Report Finds Rules 'Conservative'

NO WRITER ATTRIBUTED

Members of the HCUA parietals committee have drafted a report calling for a 16-hour-per-week extension of parietal hours.

Distriuted to Council members Saturday, the six-page report asks that girls be permitted in rooms in the Houses from 2 to 7 p.m. on Monday through Thursday; from 2 p.m. to midnight on Friday; from noon to 1 a.m. on Saturday--even after home football games--and from noon, to 8 p.m. on Sunday. The statement will come up for discussion at the next Council meeting, on Dec. 16.

The committee concedes that the University has a right to be concerned with the morality of students. "It is reasonable and proper that both students and administrators be anxious that the University provide guidance and information" for decisions regarding sexual behavior, it says.

Religious and psychiatric counsel are suggested as the proper forms of advice, however. The committee claims that reasonable parietal rules have little effect on the frequency of sexual intercourse by most students and do not encourage immoral behavior.

Parietal rules, "being impractical and inappropriate tools for influencing student behavior and morals," should therefore be determined mainly by the requirements of social order in the Houses, the report adds.

Stating that "psychologists, theologians and educators are far from agreement on what constitutes moral sexual behavior and what general rules, if any, can be postulated," the committee said the "College cannot and should not take a legislative and punitive attitude" toward student behavior with women.

"The deans of Harvard College itself," the committee reported, "have found society to be in a transitional period and thus should be hesitant to attempt to enforce any doctrinaire position."
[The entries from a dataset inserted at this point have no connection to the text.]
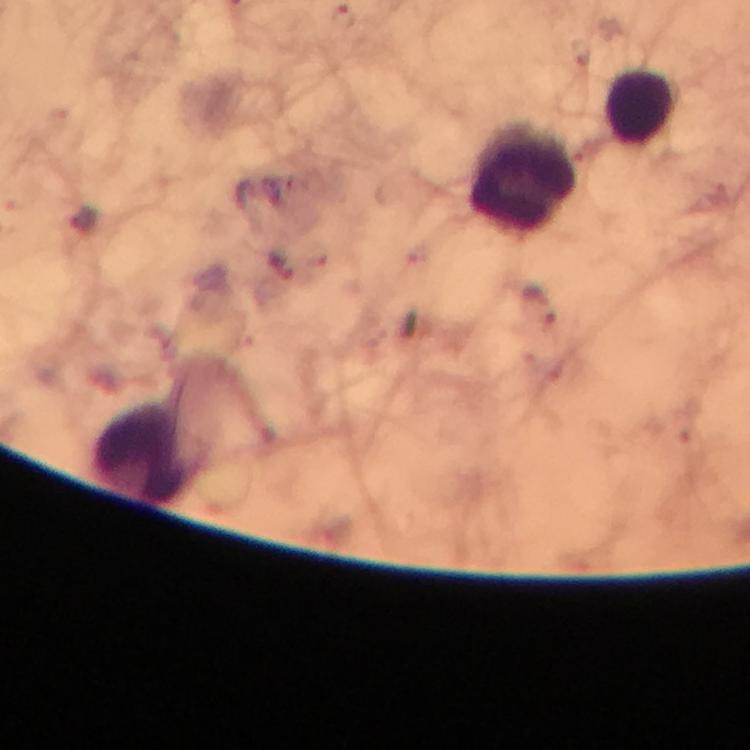

{
  "image_size": "750×750 pixels",
  "context": "from a diagnostic examination for malaria",
  "preparation": "thick smear",
  "malaria_parasites": "none seen",
  "cropped_from": "a single field of view",
  "capture": "smartphone camera through the microscope",
  "immersion_oil": "applied",
  "leukocyte_locations": "approximate centers as [x, y] in pixels: [644, 107], [521, 178], [146, 454]",
  "stain": "Giemsa",
  "magnification": "100x"
}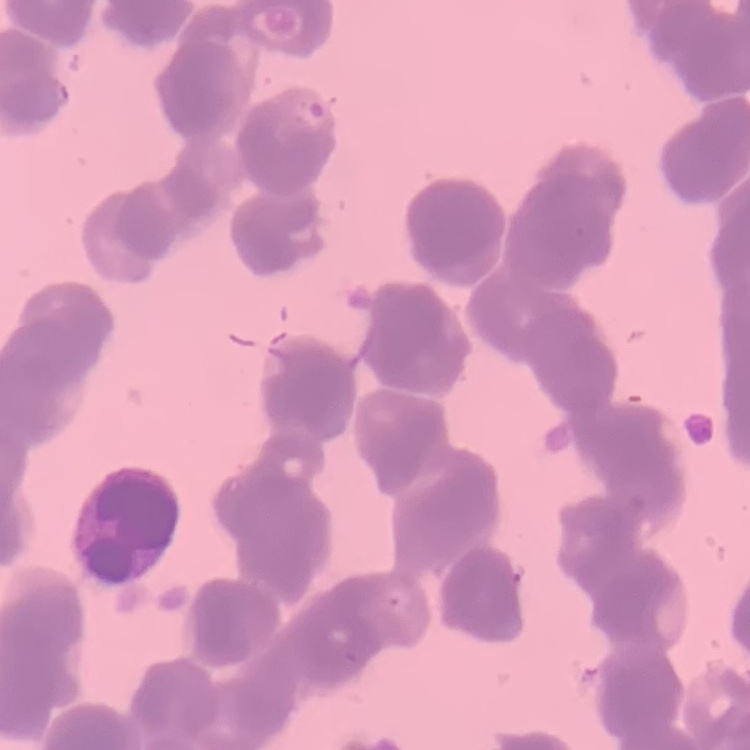

Summary:
  - Erythrocyte morphology: rouleaux formation
  - Stain: Field's or Giemsa
  - Preparation: thin blood smear
  - Image type: one tile cut from a larger photomicrograph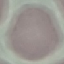
Malaria status: uninfected. Photographed with a smartphone camera at the microscope eyepiece. Giemsa-stained preparation. Cell patch, automatically extracted from a larger field of view and resized to 64 × 64 pixels. Thin smear of blood.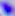
Summary:
  - Modality: photomicrograph
  - Identification: Toxoplasma gondii
  - Magnification: 400x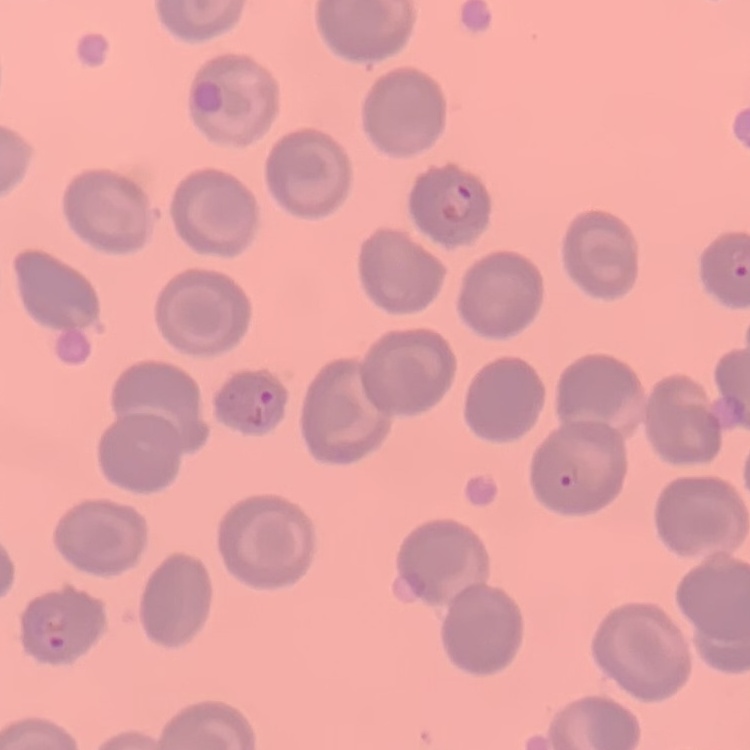

The erythrocytes exhibit no rouleaux formation. Stained with either Field's or Giemsa. Thin peripheral smear. One tile cut from a larger photomicrograph.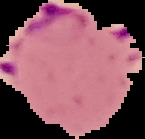
image type = segmented cell region on a black background
image size = 145×139 pixels
result = Plasmodium parasites identified
preparation = thin blood filmState which cell type is depicted.
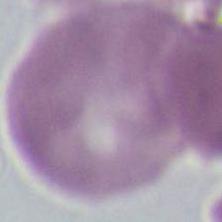

This is an erythrocyte.

modality: micrograph
magnification: 1000x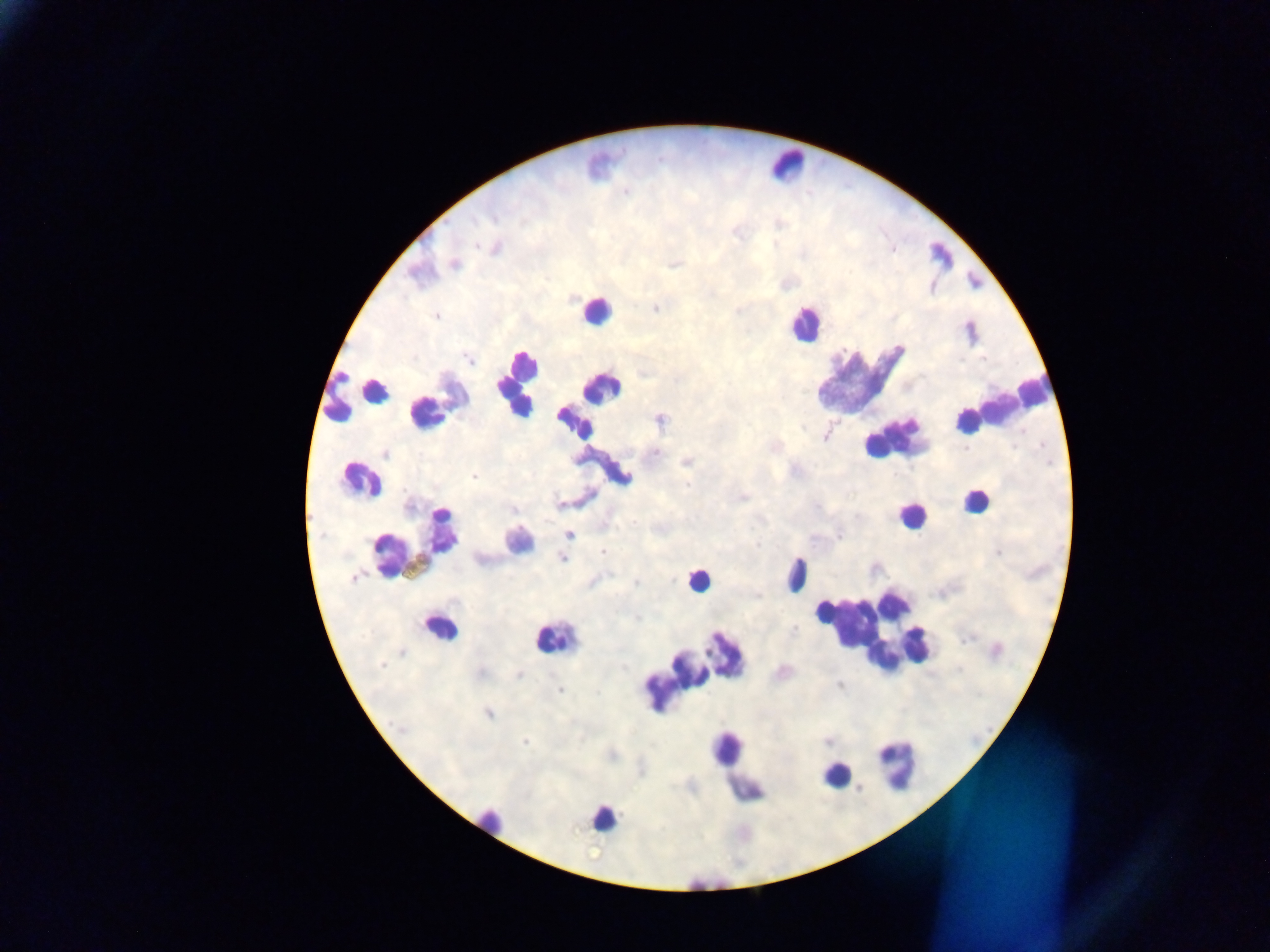 Approximate centers as {x, y} in pixels. Malaria parasite locations: {437, 316}, {385, 453}, {474, 476}, {569, 535}, {603, 552}, {562, 558}, {353, 578}, {519, 675}, {560, 689}, {488, 714}, {524, 742}. Leukocyte locations: {785, 164}, {595, 312}, {804, 324}, {859, 382}, {516, 384}, {355, 391}, {590, 402}, {432, 407}, {996, 408}, {892, 434}, {360, 480}, {975, 503}, {908, 516}, {517, 537}, {420, 542}, {797, 573}, {697, 580}, {441, 627}, {870, 629}, {551, 638}, {693, 667}, {895, 764}, {736, 769}, {835, 775}, {604, 818}, {492, 824}. Image is 1270×952 pixels. Thick blood film. Photographed through a microscope with a mobile-phone camera. One field of view. Sample from Ghana.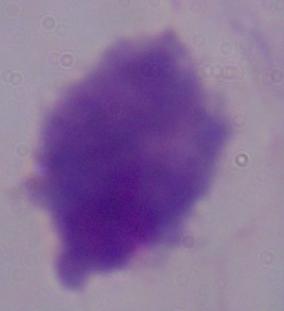

Summary:
  - Identification: trichomonad
  - Magnification: 1000x
  - Modality: micrograph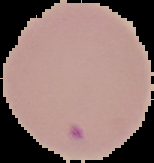 Image is 154×163 pixels. Result: negative for malaria parasites. From a thin blood smear. The area outside the segmented cell region is set to black.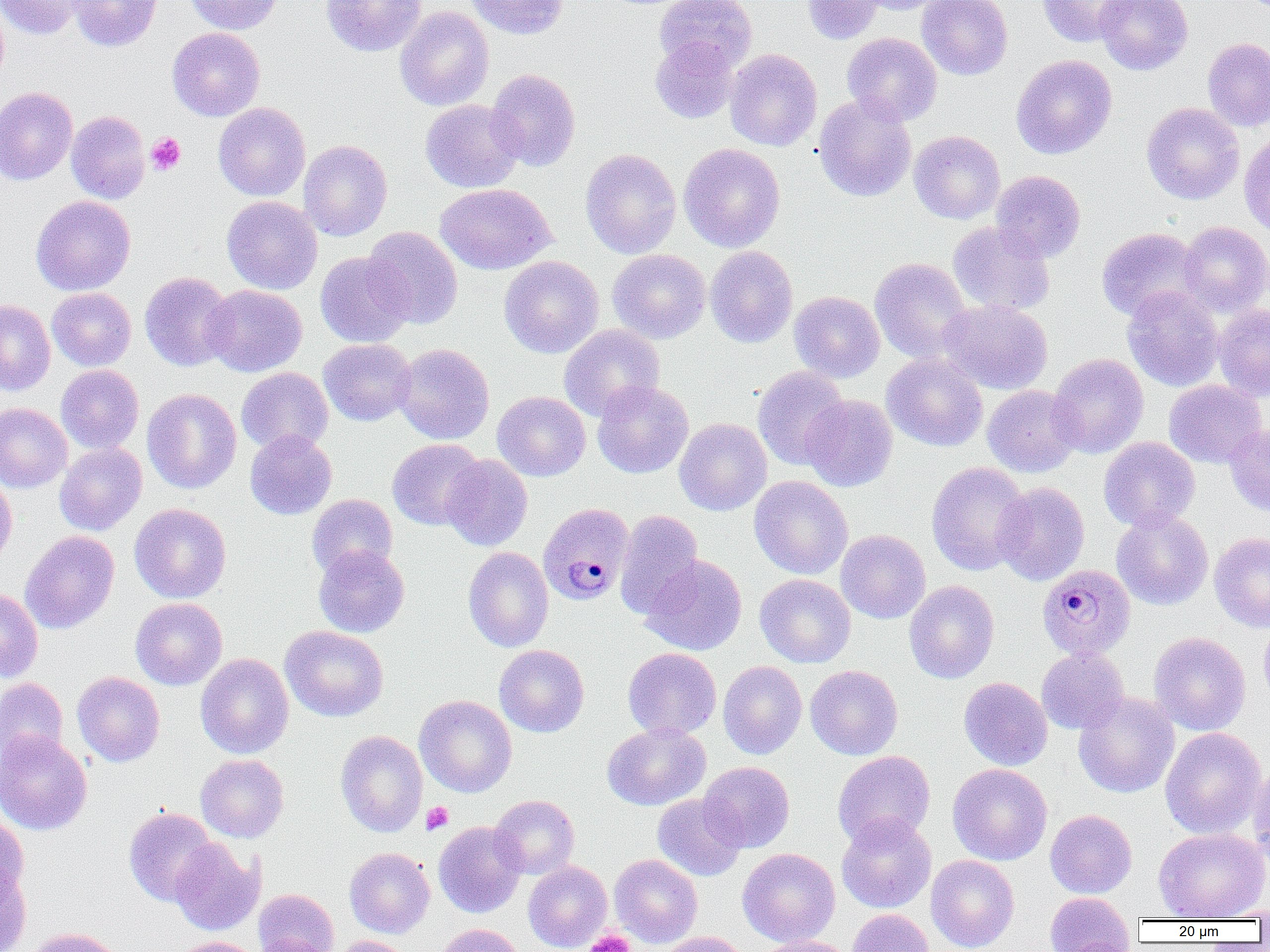

slide-level diagnosis = Plasmodium malariae
uninfected red blood cell locations = approximate bounding boxes as named x1/y1/x2/y2 corners in pixels: (x1=0, y1=0, x2=85, y2=39), (x1=66, y1=0, x2=162, y2=52), (x1=184, y1=0, x2=283, y2=34), (x1=321, y1=0, x2=426, y2=56), (x1=464, y1=0, x2=570, y2=39), (x1=655, y1=0, x2=757, y2=73), (x1=801, y1=0, x2=885, y2=44), (x1=857, y1=0, x2=950, y2=15), (x1=916, y1=0, x2=1013, y2=80), (x1=1037, y1=0, x2=1138, y2=47), (x1=1095, y1=0, x2=1193, y2=75), (x1=394, y1=6, x2=494, y2=111), (x1=167, y1=27, x2=265, y2=121), (x1=842, y1=33, x2=942, y2=126), (x1=650, y1=37, x2=740, y2=124), (x1=1202, y1=37, x2=1270, y2=132), (x1=725, y1=49, x2=822, y2=151), (x1=1011, y1=54, x2=1117, y2=159), (x1=486, y1=68, x2=581, y2=171), (x1=0, y1=87, x2=78, y2=185), (x1=813, y1=94, x2=917, y2=202), (x1=420, y1=99, x2=525, y2=192), (x1=213, y1=102, x2=311, y2=201), (x1=1141, y1=102, x2=1245, y2=205), (x1=66, y1=111, x2=151, y2=204), (x1=909, y1=130, x2=1005, y2=224), (x1=1239, y1=134, x2=1270, y2=238), (x1=299, y1=140, x2=392, y2=241), (x1=678, y1=143, x2=785, y2=252), (x1=580, y1=148, x2=682, y2=259), (x1=990, y1=170, x2=1086, y2=262), (x1=435, y1=183, x2=555, y2=274), (x1=30, y1=195, x2=136, y2=295), (x1=222, y1=196, x2=323, y2=294), (x1=948, y1=221, x2=1055, y2=316), (x1=1178, y1=221, x2=1270, y2=316), (x1=363, y1=226, x2=463, y2=329), (x1=1097, y1=227, x2=1204, y2=323), (x1=704, y1=246, x2=798, y2=348), (x1=608, y1=249, x2=710, y2=344), (x1=315, y1=251, x2=413, y2=347), (x1=499, y1=256, x2=603, y2=358), (x1=870, y1=258, x2=973, y2=363), (x1=139, y1=271, x2=236, y2=371), (x1=202, y1=285, x2=307, y2=377), (x1=1122, y1=285, x2=1223, y2=391), (x1=47, y1=287, x2=136, y2=371), (x1=789, y1=291, x2=884, y2=383), (x1=0, y1=300, x2=55, y2=396), (x1=939, y1=300, x2=1052, y2=394), (x1=1214, y1=303, x2=1270, y2=402), (x1=558, y1=325, x2=665, y2=421), (x1=318, y1=338, x2=416, y2=426), (x1=393, y1=343, x2=495, y2=444), (x1=882, y1=353, x2=988, y2=452), (x1=1048, y1=353, x2=1149, y2=458), (x1=55, y1=365, x2=144, y2=454), (x1=752, y1=366, x2=850, y2=470), (x1=236, y1=368, x2=333, y2=454), (x1=1163, y1=379, x2=1267, y2=468), (x1=592, y1=381, x2=693, y2=478), (x1=982, y1=385, x2=1082, y2=477), (x1=142, y1=389, x2=241, y2=494), (x1=492, y1=391, x2=590, y2=481), (x1=801, y1=395, x2=898, y2=492), (x1=0, y1=403, x2=72, y2=492), (x1=674, y1=418, x2=772, y2=516), (x1=1224, y1=424, x2=1270, y2=517), (x1=245, y1=430, x2=337, y2=520), (x1=1099, y1=437, x2=1200, y2=532), (x1=387, y1=438, x2=486, y2=530), (x1=54, y1=443, x2=147, y2=535), (x1=440, y1=454, x2=533, y2=551), (x1=926, y1=462, x2=1032, y2=576), (x1=0, y1=472, x2=17, y2=568), (x1=749, y1=476, x2=853, y2=579), (x1=993, y1=482, x2=1090, y2=585), (x1=306, y1=493, x2=398, y2=579), (x1=130, y1=503, x2=231, y2=603), (x1=1111, y1=508, x2=1213, y2=611), (x1=614, y1=510, x2=704, y2=619), (x1=836, y1=529, x2=930, y2=624), (x1=20, y1=531, x2=119, y2=633), (x1=1209, y1=532, x2=1270, y2=632), (x1=313, y1=545, x2=410, y2=638), (x1=463, y1=547, x2=554, y2=652), (x1=641, y1=555, x2=747, y2=656), (x1=755, y1=574, x2=856, y2=668), (x1=904, y1=580, x2=999, y2=684), (x1=0, y1=588, x2=43, y2=683), (x1=130, y1=598, x2=227, y2=690), (x1=1258, y1=617, x2=1270, y2=711), (x1=280, y1=625, x2=389, y2=722), (x1=1148, y1=631, x2=1251, y2=735), (x1=494, y1=645, x2=590, y2=737), (x1=623, y1=647, x2=721, y2=740), (x1=1036, y1=648, x2=1129, y2=734), (x1=195, y1=653, x2=294, y2=758), (x1=719, y1=660, x2=807, y2=759), (x1=805, y1=665, x2=903, y2=760), (x1=72, y1=672, x2=165, y2=766), (x1=0, y1=677, x2=68, y2=769), (x1=959, y1=677, x2=1053, y2=770), (x1=1073, y1=691, x2=1179, y2=798), (x1=414, y1=695, x2=517, y2=797), (x1=602, y1=722, x2=711, y2=810), (x1=1160, y1=727, x2=1266, y2=838), (x1=335, y1=730, x2=427, y2=837), (x1=0, y1=731, x2=91, y2=835), (x1=832, y1=750, x2=936, y2=848), (x1=195, y1=754, x2=289, y2=843), (x1=698, y1=762, x2=795, y2=852), (x1=947, y1=763, x2=1052, y2=865), (x1=1249, y1=763, x2=1270, y2=866), (x1=490, y1=794, x2=579, y2=879), (x1=652, y1=794, x2=747, y2=881), (x1=123, y1=807, x2=219, y2=905), (x1=1045, y1=809, x2=1137, y2=898), (x1=836, y1=814, x2=936, y2=913), (x1=0, y1=815, x2=29, y2=901), (x1=433, y1=821, x2=526, y2=918), (x1=1154, y1=828, x2=1269, y2=920), (x1=169, y1=839, x2=264, y2=935), (x1=344, y1=847, x2=435, y2=938), (x1=737, y1=847, x2=840, y2=947), (x1=609, y1=854, x2=702, y2=947), (x1=926, y1=854, x2=1019, y2=952), (x1=523, y1=861, x2=611, y2=951), (x1=0, y1=863, x2=31, y2=952), (x1=253, y1=888, x2=339, y2=952), (x1=1044, y1=892, x2=1134, y2=951), (x1=1214, y1=905, x2=1270, y2=921), (x1=847, y1=909, x2=934, y2=952), (x1=435, y1=923, x2=526, y2=952), (x1=25, y1=927, x2=125, y2=952), (x1=657, y1=932, x2=750, y2=952), (x1=250, y1=934, x2=335, y2=951), (x1=174, y1=936, x2=262, y2=952), (x1=331, y1=936, x2=413, y2=952), (x1=750, y1=936, x2=855, y2=952), (x1=1057, y1=937, x2=1140, y2=952)
magnification = 1000x
field of view = single
platelet locations = approximate bounding boxes as named x1/y1/x2/y2 corners in pixels: (x1=146, y1=133, x2=186, y2=175), (x1=422, y1=801, x2=453, y2=835), (x1=585, y1=929, x2=635, y2=952)
image size = 1270×952 pixels
modality = optical microscopy
Plasmodium malariae-infected red blood cell locations = approximate bounding boxes as named x1/y1/x2/y2 corners in pixels: (x1=538, y1=502, x2=634, y2=605), (x1=1038, y1=564, x2=1136, y2=661)
preparation = thin blood film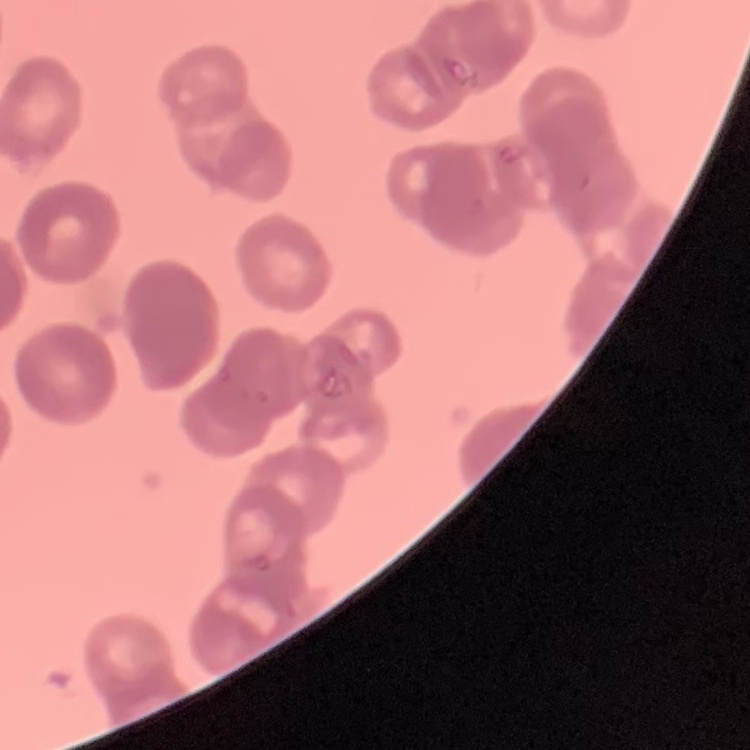
The erythrocytes show rouleaux formation. Thin blood film. One tile cut from a larger photomicrograph. Field's or Giemsa stain.State which parasite is depicted.
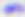

Toxoplasma gondii.

modality = photomicrograph
magnification = 400x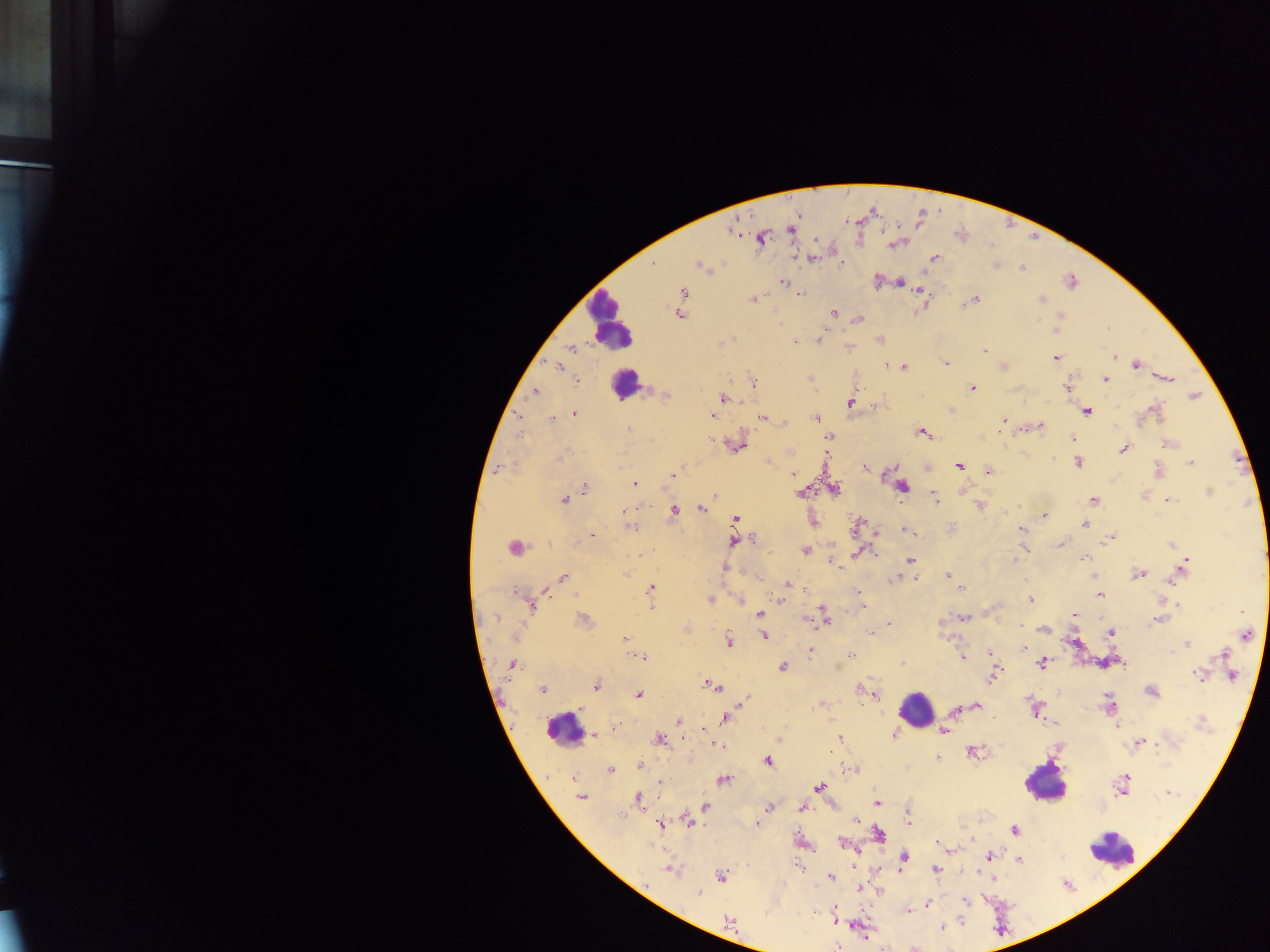

Approximate centers as {x, y} in pixels.
Summary:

In arguing for a liberalization of Friday night hours--the most drastic change--the committee states that a great majority of students favors the change. The extension would not inconvenience a significant number of students since all library facilities are available on Friday night, it maintains.

Saturday night hours should last until 1 a.m., the committee says, to permit students to return to their rooms briefly after attending an event in Cambridge or Boston during the evening. Students do not have to leave the Houses at midnight, it continues, since most upperclass college girls do not have to return until at least 1 a.m.

Opening the Houses at 2 p.m. instead of 4 p.m. on weekdays would provide additional opportunities for study dater, and would offer "greater flexibility with little or no inconvenience to anyone," according to the report.

In its request for late hours on all Saturdays, the committee points out that under present rules students do not really drink less on football Saturdays, and probably drive more than they would if there were parietals. In the past, excessive drinking followed by driving has been cited as a reason for ending hours at 8. At other colleges it is common practice to extend hours on football weekends, the report states.

The current parietals committee, composed of three House Committee chairmen and five HCUA members, took over the parietals study when the Council returned the report of an original committee for "study of the philosophical basis of parietal hours.